Religion, prostitution and Sumptuary Laws

In Islamic countries, Christians and Jews were forced to wear special emblems on their clothes. This was an attempt to prevent interbreeding.A ninth century Caliph in Bagdad was thought to have introduced the yellow star (Bareta) which was worn by both Jewish and Christian people. 11th century women, who were non-believers, wore shoes of different colours and sometimes with bells on them. By the 13th century sumptuary laws based on religious conviction was introduced into Europe. Pope Innocent III convoked the Fourth Council of the Lateran and in 1215 it ruled that Jews and Muslims must be distinguishable by their dress. The most common form of badge was the "rota" or "wheel", which looked like a ring, of white or yellow. In England Edward I issued the Statute of Jewry which prescribed jews wear two yellow round-topped rectangles (like tablets); in Portugal Jews wore a red star of David; and in France, French Jews were ordered to wear an oval rouelle (a yellow rota). In Venice, sumptuary laws were most strictly regulated and directed towards Jews, prostitutes, and women. The Venetians were considered a tolerant people but still discriminated against Jewish people. The first ghetto officially came into existence in Venice on March 29, 1516. Sumptuary laws forced Jews to wear a star-shape d yellow badge called a bareta.
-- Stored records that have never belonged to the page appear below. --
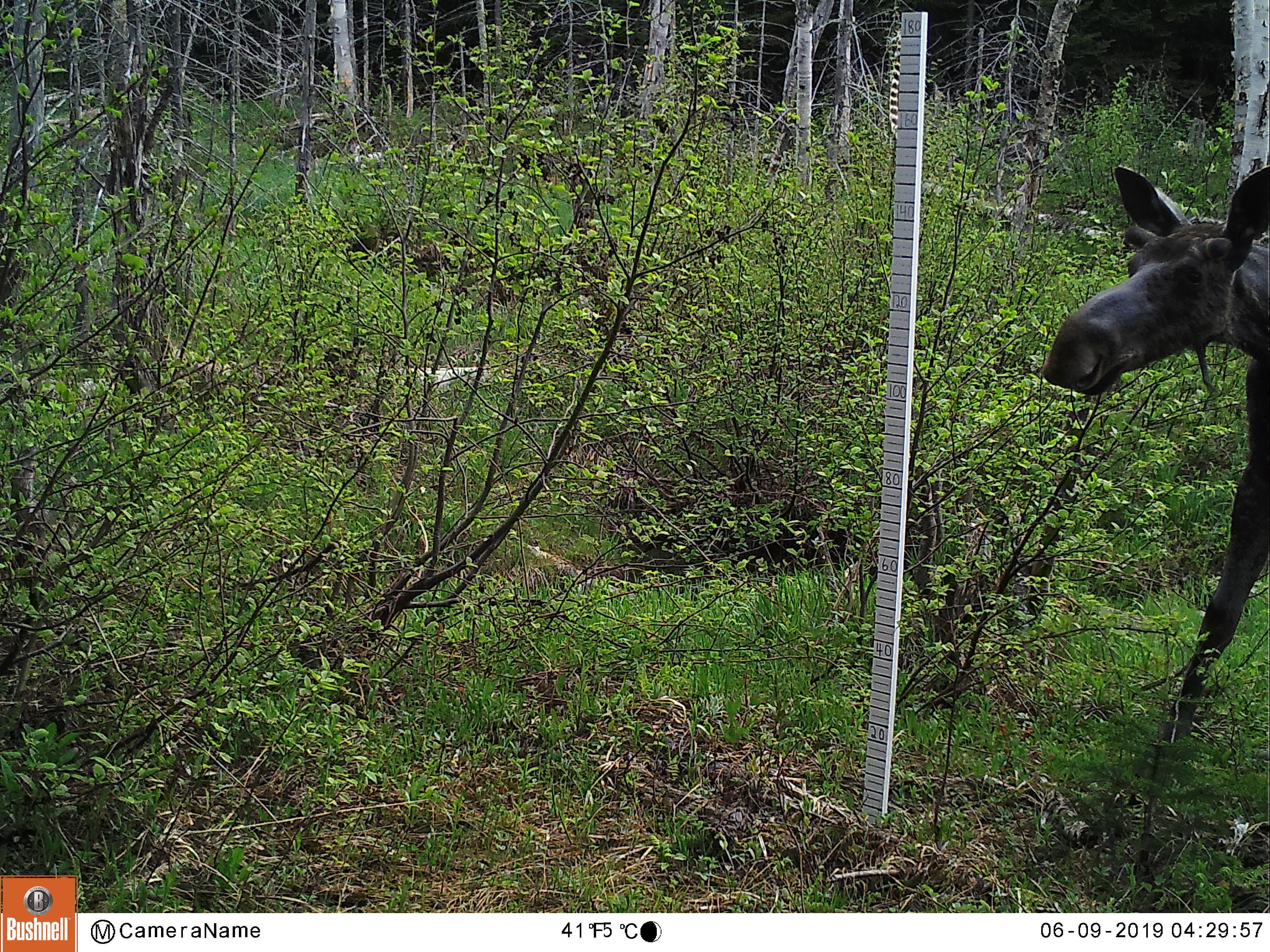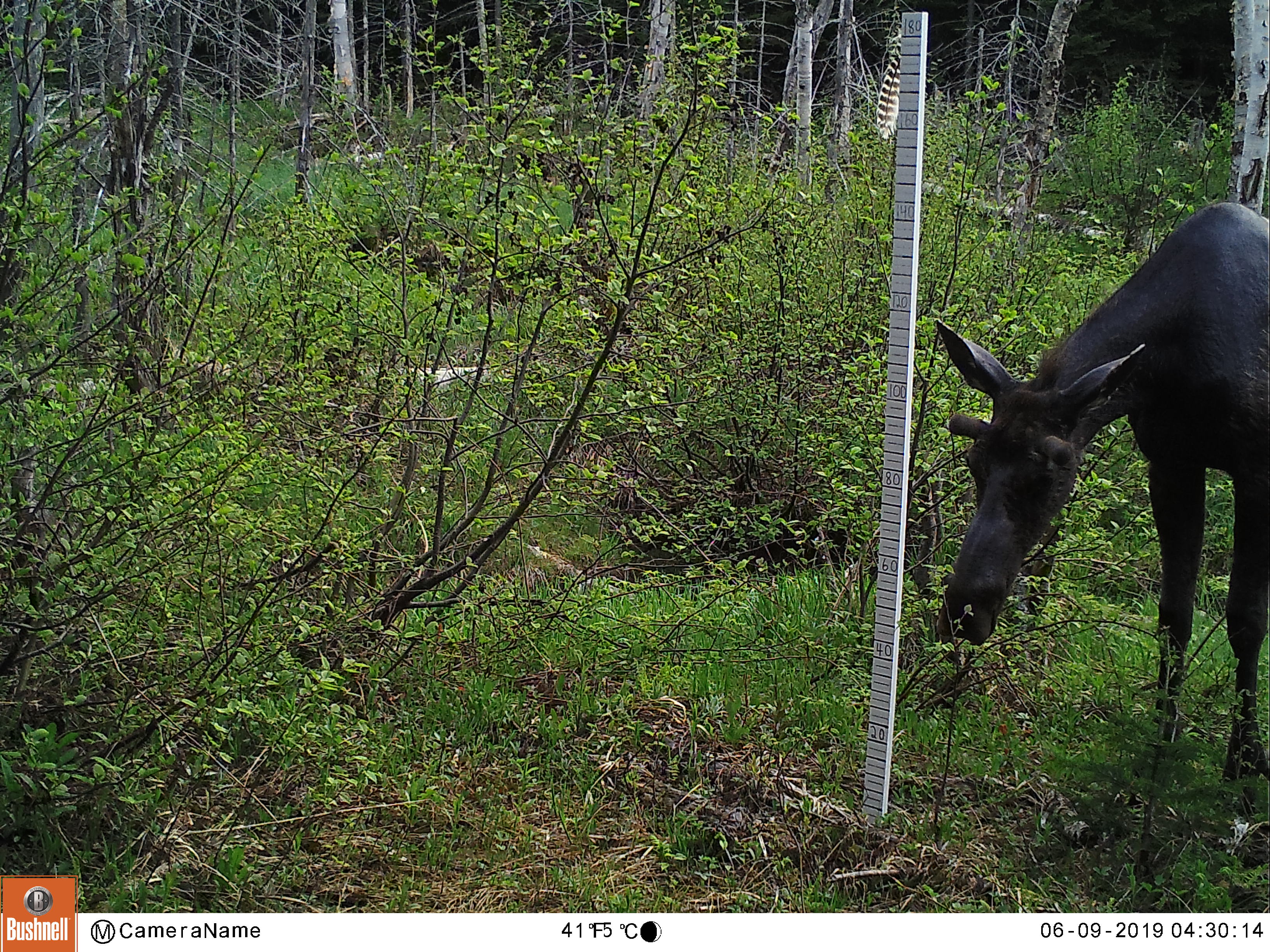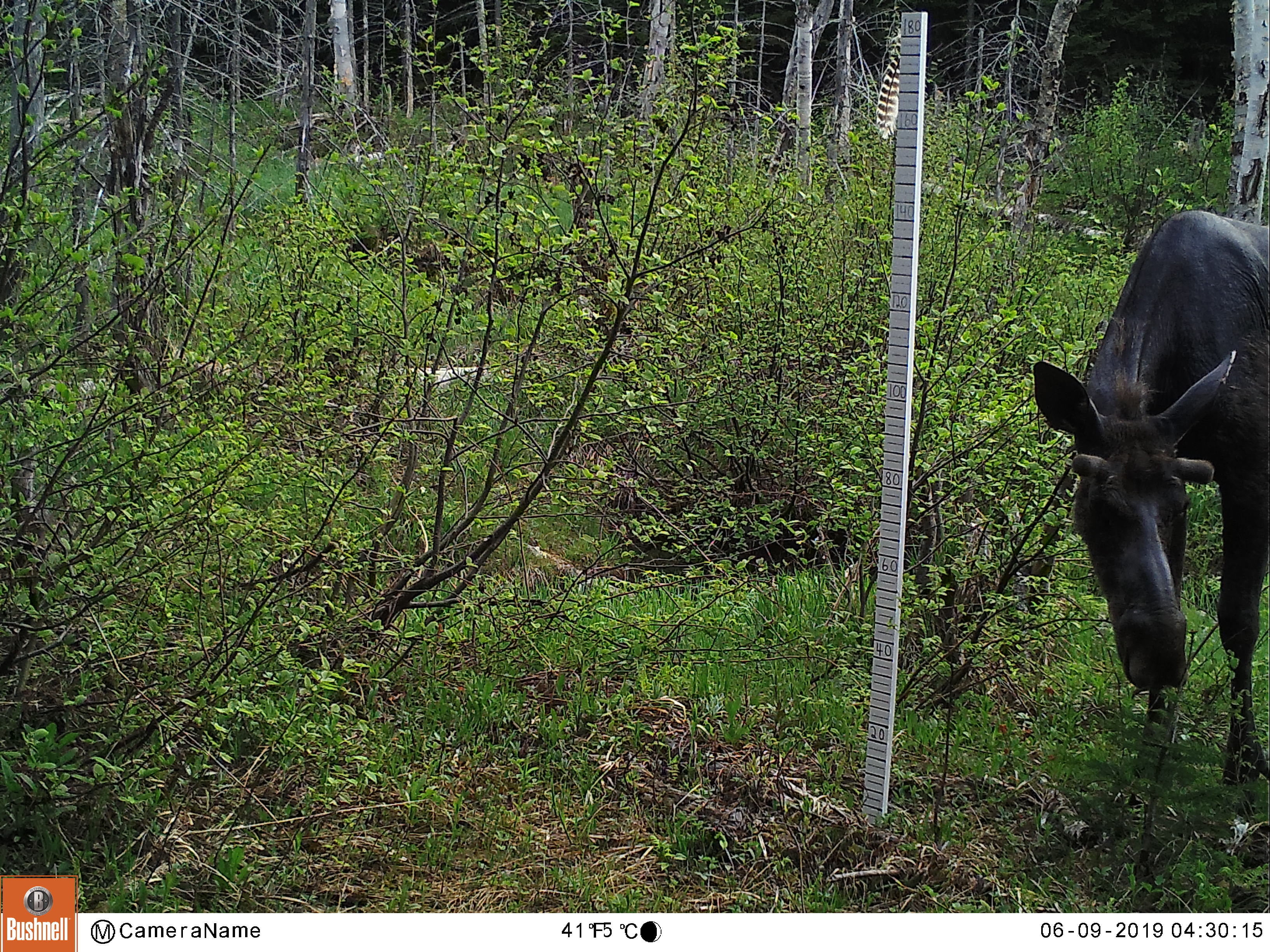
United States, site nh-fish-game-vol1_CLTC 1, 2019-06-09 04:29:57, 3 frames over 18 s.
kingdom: Animalia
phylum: Chordata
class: Mammalia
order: Artiodactyla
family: Cervidae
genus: Alces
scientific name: Alces alces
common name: moose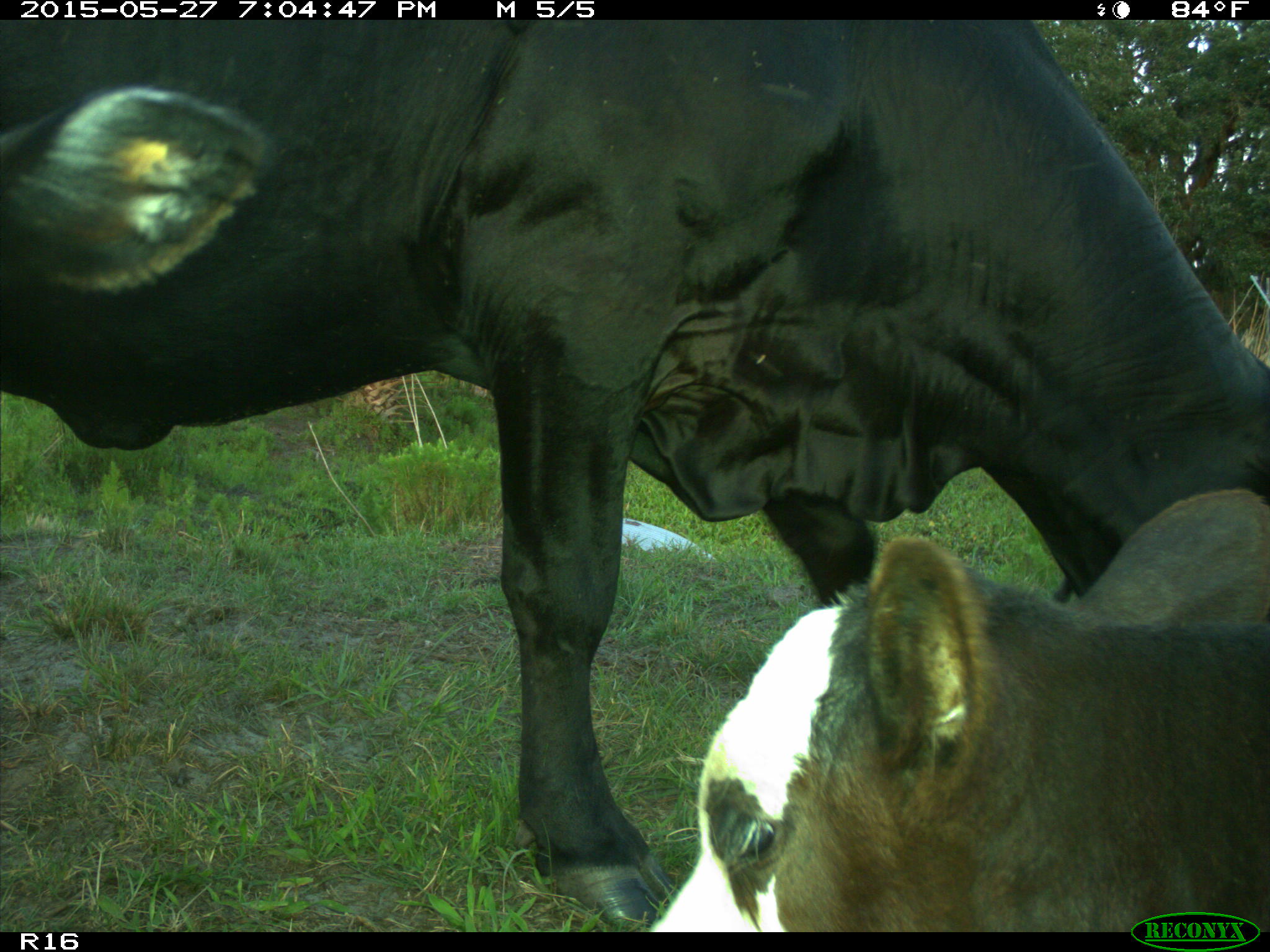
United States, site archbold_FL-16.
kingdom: Animalia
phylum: Chordata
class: Mammalia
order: Artiodactyla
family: Bovidae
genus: Bos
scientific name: Bos taurus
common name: domestic cow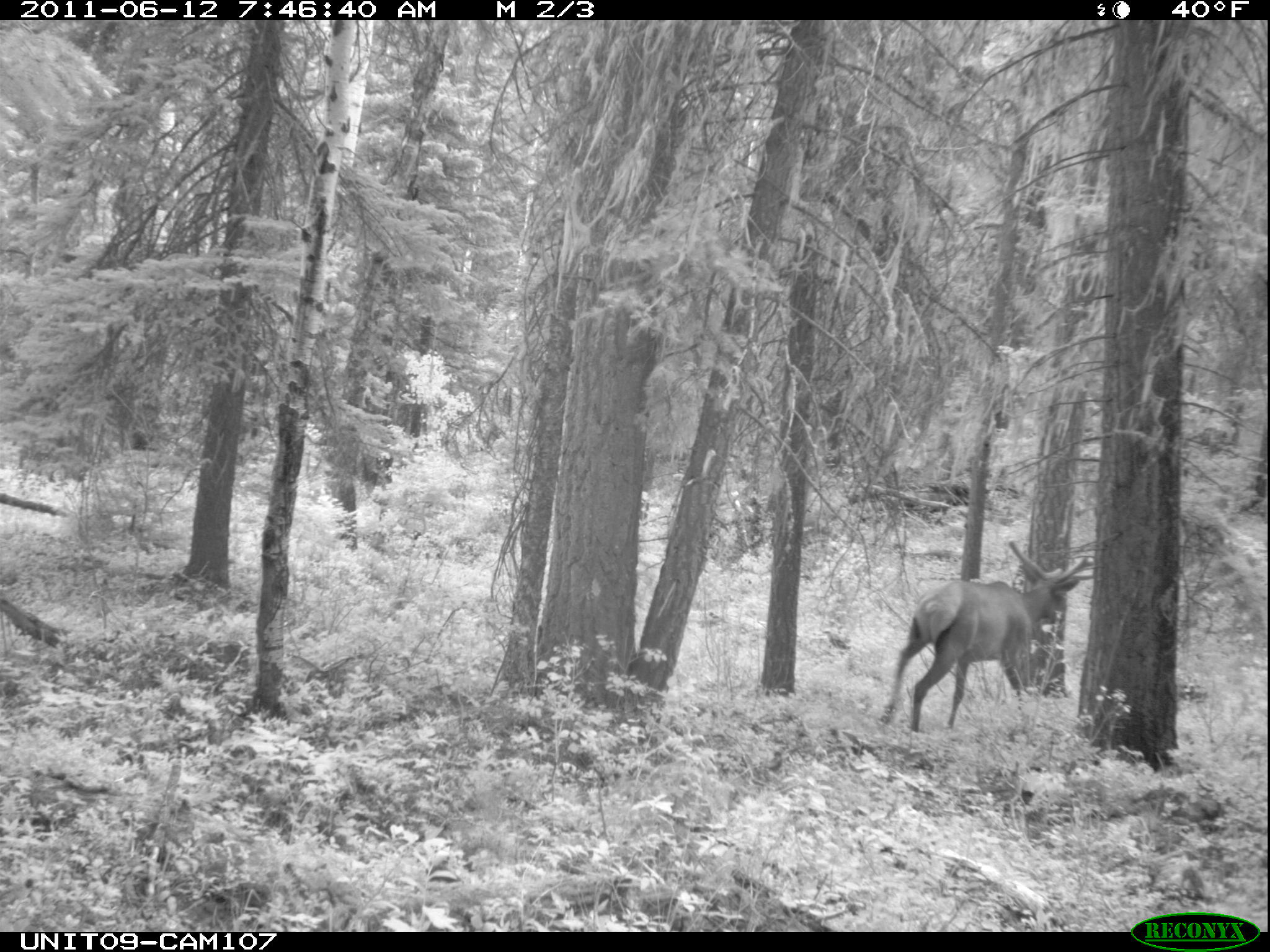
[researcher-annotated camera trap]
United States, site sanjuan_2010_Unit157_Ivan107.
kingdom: Animalia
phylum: Chordata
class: Mammalia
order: Artiodactyla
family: Cervidae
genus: Cervus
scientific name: Cervus elaphus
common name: red deer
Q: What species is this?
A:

There were few exceptions made albeit doctors of medicine were exempt. Eventually the Council of Ten revoked the medical doctor’s privilege of being excluded from the wearing of the yellow bareta and they were forced to don the hats as well. Generally the Jewish community strictly regulated themselves, prohibiting fur or bright colours so as not to draw attention on themselves. Prostitutes and courtesans were also outcasts in Early Modern Venetian society. Prostitutes were required to wear a yellow veil, reminiscent of the yellow bareta.